--- PROBLEM TO WORK ON ---
Exact copy, no pictures: reproduce the lines from the one that holds "Senator: Chinese authorities" through the end of the entries.
====== SUPPLIED MATERIAL
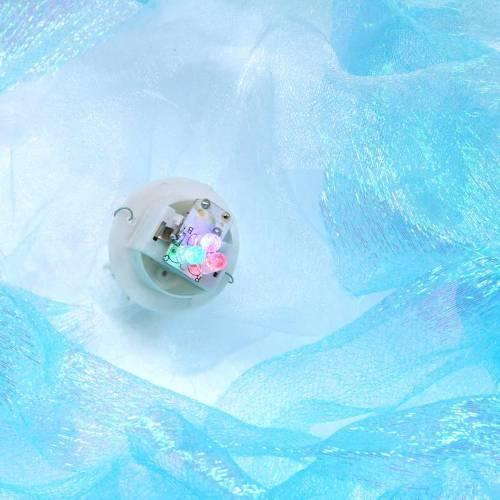 Medusas decorativas para colgar en azul brillante con luz LED Ø26 H65cm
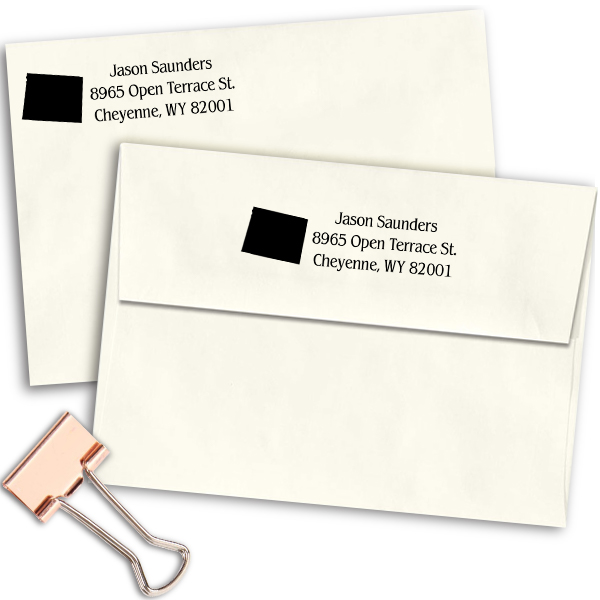 Wyoming Return Address Stamp Imprint Example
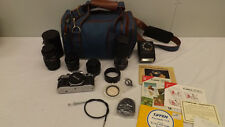 Canon AE-1 Camera w/3 Lens RMC TOKINA 80-200, 28mm Rokinon f135 mm + Lots More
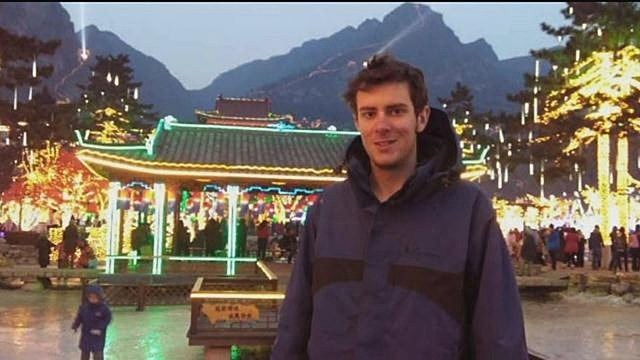 Senator: Chinese authorities have released detained U.S. student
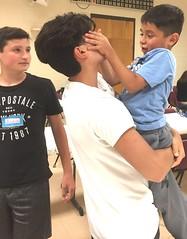a Evan pick up kid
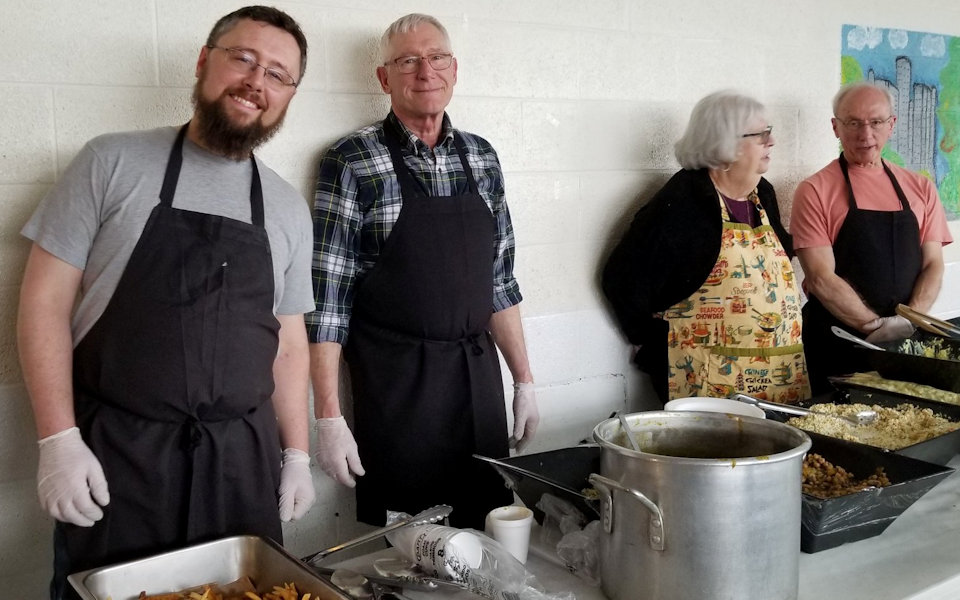 Feeding the hungry at Cass Community Social Services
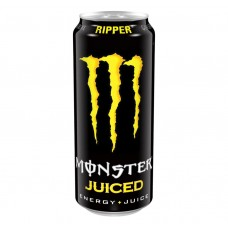 Monster Ripper Juiced Can 500ml Drinks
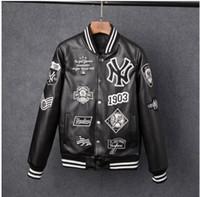neue mode mäntel männer großhandel-Männer Jacken Marke Caual Herren New York PU Mantel Mode Hip Hop Stickerei Baseball NY Jacke Sweatshirts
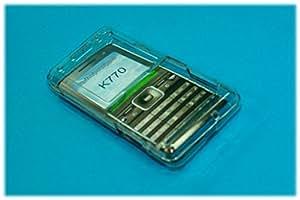 Crystal Case Étui rigide/Ice Cover pour Sony Ericsson K770i K770/Housse Crystalcase/Ice Case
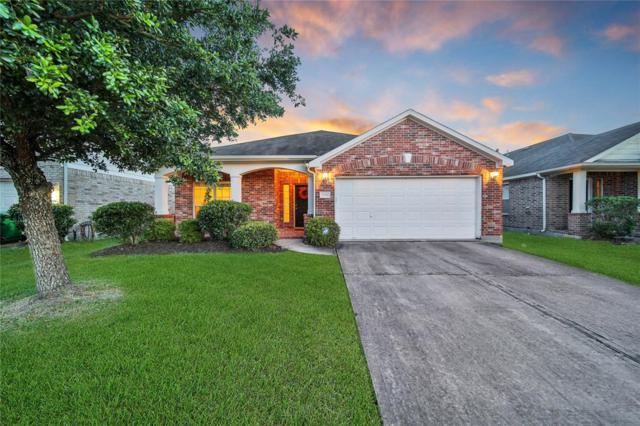 21598 Duke Alexander Drive, Kingwood, TX 77339 (MLS #66164375) :: The Heyl Group at Keller Williams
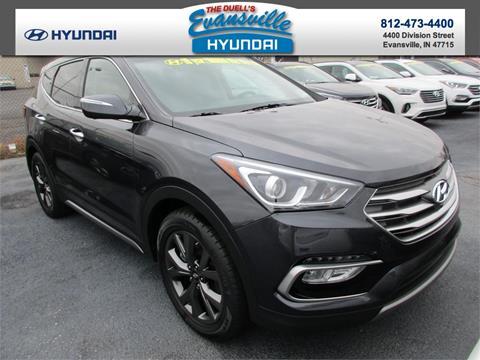 2017 Hyundai Santa Fe Sport for sale in Evansville, IN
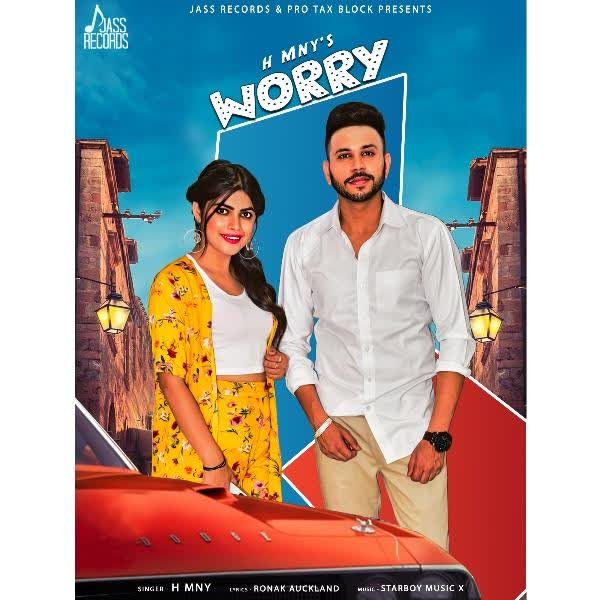 Worry H MNY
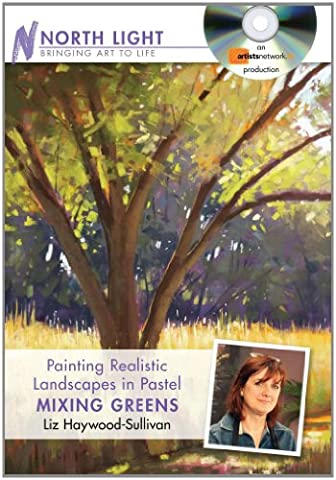 Painting Realistic Landscapes in Pastel - Mixing Greens [DVD] [NTSC]
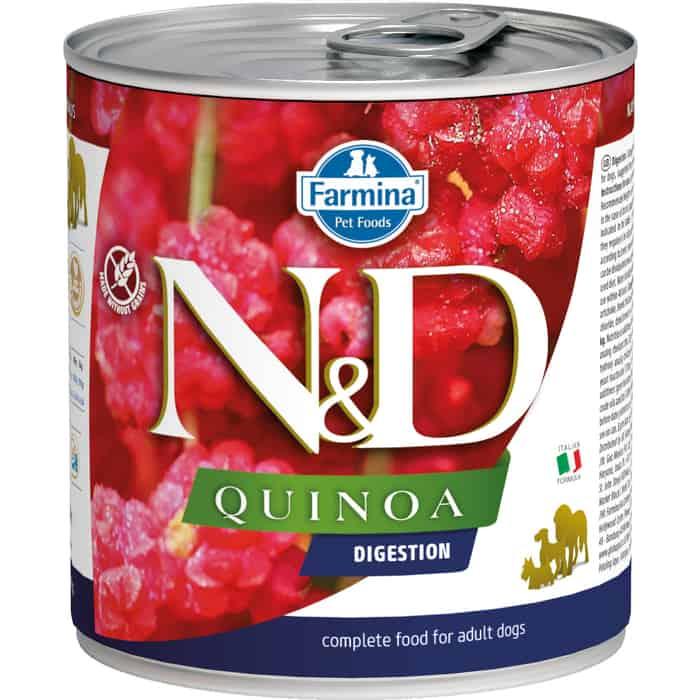 Консервы Farmina N&D Adult Dog Sensetive Quinoa & Lamb с ягненком и киноа для поддержки пищеварения взрослых собак 285г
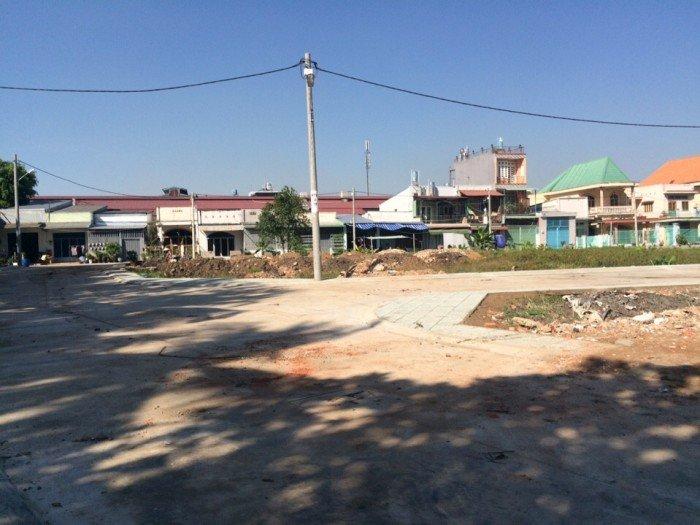 Mở bán 40 lô đất nền tại đường Thống Nhất nối dài phường 16 quận Gò Vấp.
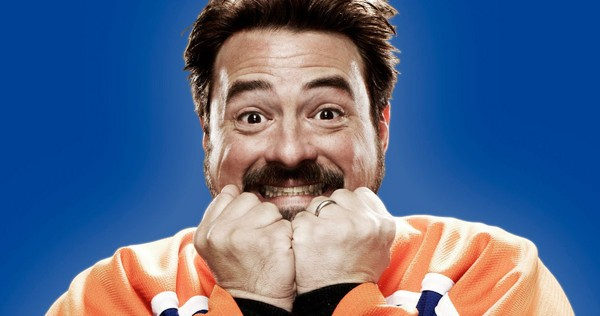 #WalrusYes Kevin Smith's TUSK Will Be Coming To Theatres In 2014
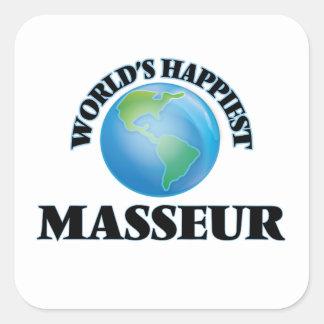 Le masseur le plus heureux du monde sticker carré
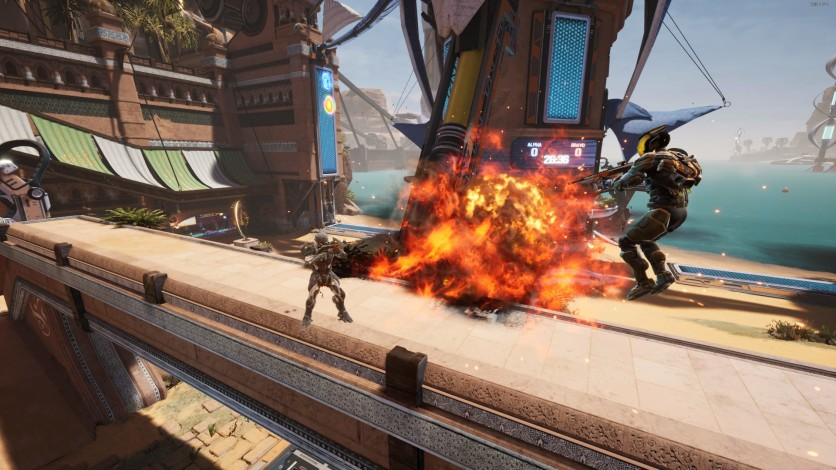 Screenshot 7 - Splitgate: Arena Warfare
============
--- RESULT ---
 Senator: Chinese authorities have released detained U.S. student
a Evan pick up kid
 Feeding the hungry at Cass Community Social Services
 Monster Ripper Juiced Can 500ml Drinks
neue mode mäntel männer großhandel-Männer Jacken Marke Caual Herren New York PU Mantel Mode Hip Hop Stickerei Baseball NY Jacke Sweatshirts
 Crystal Case Étui rigide/Ice Cover pour Sony Ericsson K770i K770/Housse Crystalcase/Ice Case
 21598 Duke Alexander Drive, Kingwood, TX 77339 (MLS #66164375) :: The Heyl Group at Keller Williams
 2017 Hyundai Santa Fe Sport for sale in Evansville, IN
 Worry H MNY
 Painting Realistic Landscapes in Pastel - Mixing Greens [DVD] [NTSC]
 Консервы Farmina N&D Adult Dog Sensetive Quinoa & Lamb с ягненком и киноа для поддержки пищеварения взрослых собак 285г
 Mở bán 40 lô đất nền tại đường Thống Nhất nối dài phường 16 quận Gò Vấp.
 #WalrusYes Kevin Smith's TUSK Will Be Coming To Theatres In 2014
 Le masseur le plus heureux du monde sticker carré
 Screenshot 7 - Splitgate: Arena Warfare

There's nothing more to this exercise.